La 1ère Chambre civile de la Cour de cassation rejette cependant ce pourvoi en rappelant liminairement que
- Selon l’article L. 1142-1, I, du code de la santé publique, hors le cas où leur responsabilité est encourue en raison d’un défaut d’un produit de santé, les professionnels de santé ainsi que tout établissement, service ou organisme dans lesquels sont réalisés des actes individuels de prévention, de diagnostic ou de soins ne sont responsables des conséquences dommageables d’actes de prévention, de diagnostic ou de soins qu’en cas de faute.
- En application de l’article L. 1142-2 du même code, les professionnels de santé exerçant à titre libéral sont tenus de souscrire une assurance destinée à les garantir pour leur responsabilité civile ou administrative susceptible d’être engagée en raison de dommages subis par des tiers et résultant d’atteintes à la personne, survenant dans le cadre de l’ensemble de cette activité.
- Il incombe à l’établissement de santé de s’assurer qu’un médecin exerçant à titre libéral en son sein a souscrit une telle assurance et dispose de la qualification et la compétence requises et de veiller à la continuité des soins.
Avant d’approuver la Cour d’appel d’avoir pu déduire « l’existence d’un défaut d’organisation ayant contribué à la survenance des dommages subis par Mme O… et justifiant une réparation au titre d’une perte de chance d’être prise en charge par un autre anesthésiste, dont elle a souverainement évalué le montant« .

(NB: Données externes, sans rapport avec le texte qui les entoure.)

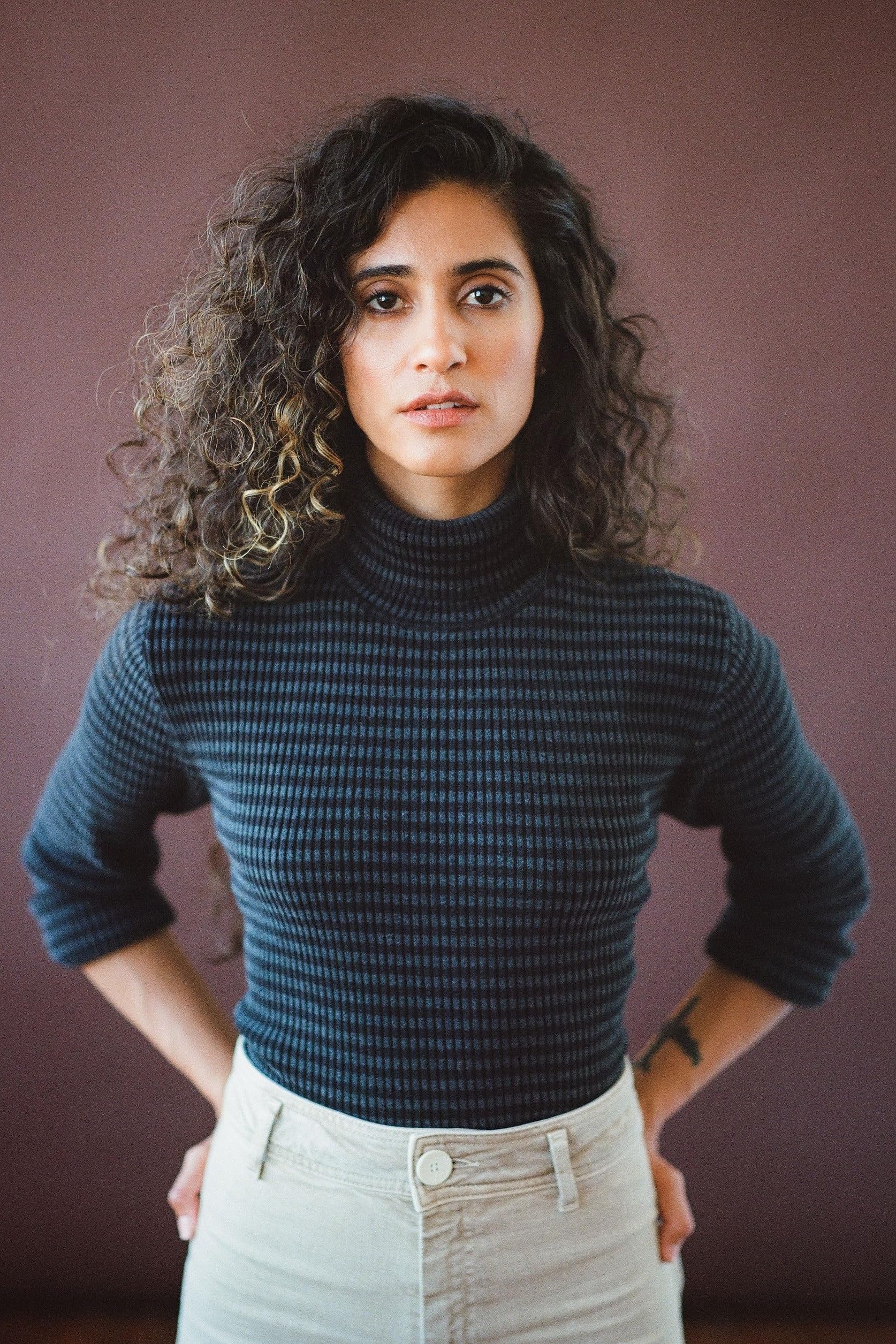 Natalia Dominguez - Marcella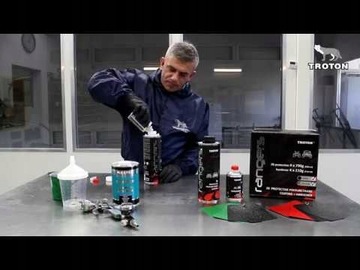 РЕЙНДЖЕРЫ любой выбранный цвет ПИГМЕНТА 914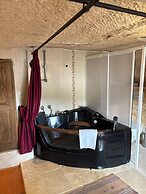 Valley Inn Cave Hotel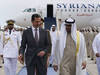 Assad en Arabie saoudite pour le sommet de la Ligue arabe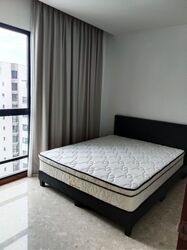Woodsvale (D25), Condominium #590126111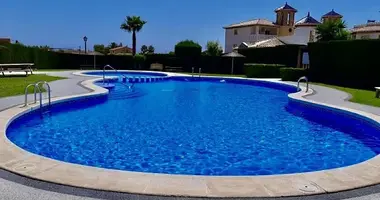 2 bedroom apartment in Spain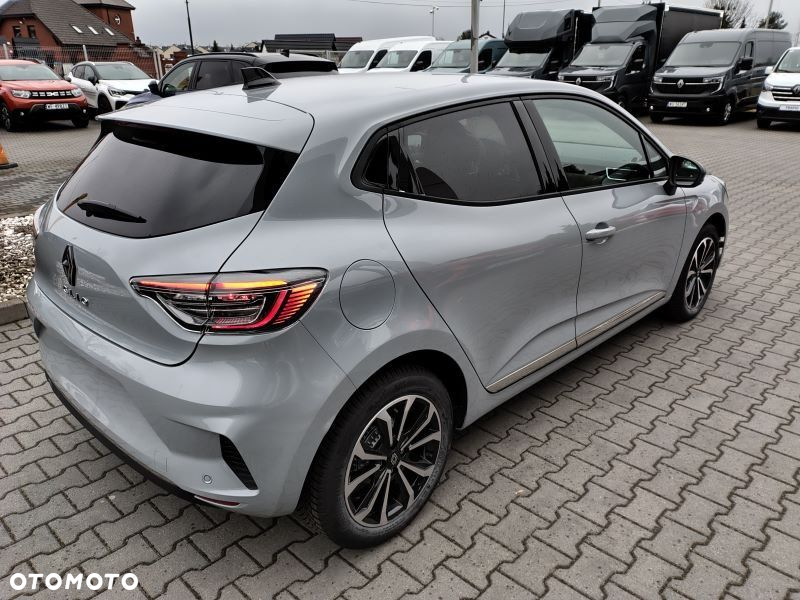 Renault Clio - 3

Déjà, antérieurement, la 1ère Chambre civile de la Cour de cassation a retenu la responsabilité d’une clinique pour manquement à ses obligations à l’égard de sa patiente, en laissant un médecin ayant une formation de chirurgien gynécologue, à orientation carcinologue, pratiquer des opérations relevant de la chirurgie esthétique, sans vérifier s’il disposait des compétences requises en ce domaine (C.Cass., Civ 1ère, 11 Juin 2009, n° 08-10642).